» **Exercise goal**: In the article on the Forum for Democracy and Development below, write out word for word the passage between "The Forum for" and "accepting the invitation.", inclusive.

» **Excerpt to read**:
==============================
- Abbreviation: FDD
- President: Chifumu Banda
- Founder: Christon Tembo
- Founded: 2001
- Split from: MMD
- Headquarters: Lusaka
- Ideology: Social democracy
- Political position: Centre-left
- National affiliation: Tonse Alliance
- Slogan: Zambia First
- National Assembly: 0 / 166

Website
- fddzambia.or.zm

= Forum for Democracy and Development =

Political party in Zambia

The Forum for Democracy and Development (FDD) is a political party in Zambia.

==History==
The FDD was founded in 2001 by former members of the Movement for Multi-Party Democracy (MMD), disaffected by Frederick Chiluba's efforts to change the constitution to allow him to stand for a third term. In the 2001 general elections it nominated Christon Tembo as its presidential candidate; Tembo finished third in a field of eleven candidates with 13% of the vote. In the National Assembly elections the party received 16% of the vote, winning 12 seats. Three FDD politicians were later invited by President Levy Mwanawasa to serve in a 'unity cabinet', and they were expelled from the party for accepting the invitation.

In 2005 the FDD chose Edith Nawakwi, a former MMD minister, as its president. However, in 2006 the government de-registered the FDD on the grounds that it had failed to submit an annual report. The FDD subsequently joined the United Democratic Alliance, which put forward United Party for National Development leader Hakainde Hichilema as its presidential candidate for the 2006 general elections. Hilchema finished third with 25% of the vote, whilst the UDA won 24 seats in the National Assembly, down from the combined 74 the alliance's member parties had won in 2001.
==============================
» **Data shown**:
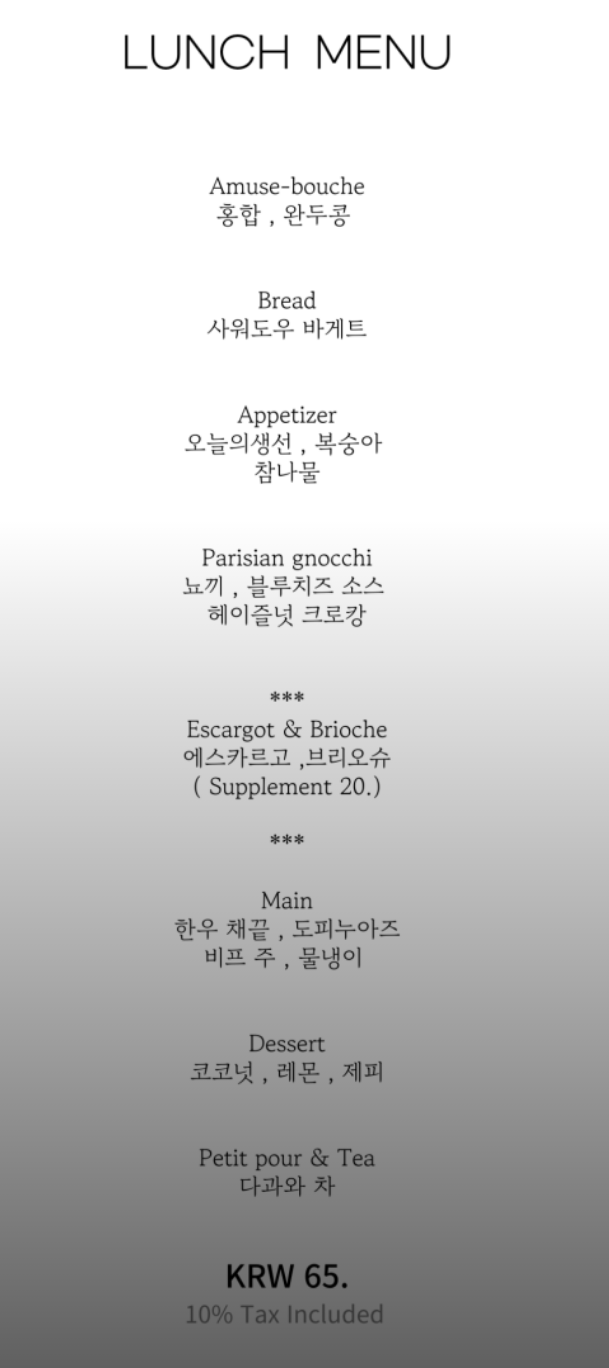 LUNCH MENU

Amuse-bouche
홍합 , 완두콩

Bread
사워도우 바게트

Appetizer
오늘의생선 , 복숭아
참나물

Parisian gnocchi
뇨끼 , 블루치즈 소스
헤이즐넛 크로캉

***
Escargot & Brioche
에스카르고 ,브리오슈
( Supplement 20.)

***

Main
한우 채끝 , 도피누아즈
비프 주 , 물냉이

Dessert
코코넛 , 레몬 , 제피

Petit pour & Tea
다과와 차

KRW 65.
10% Tax Included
==============================
» **Solution to the problem**:
The Forum for Democracy and Development (FDD) is a political party in Zambia.

==History==
The FDD was founded in 2001 by former members of the Movement for Multi-Party Democracy (MMD), disaffected by Frederick Chiluba's efforts to change the constitution to allow him to stand for a third term. In the 2001 general elections it nominated Christon Tembo as its presidential candidate; Tembo finished third in a field of eleven candidates with 13% of the vote. In the National Assembly elections the party received 16% of the vote, winning 12 seats. Three FDD politicians were later invited by President Levy Mwanawasa to serve in a 'unity cabinet', and they were expelled from the party for accepting the invitation.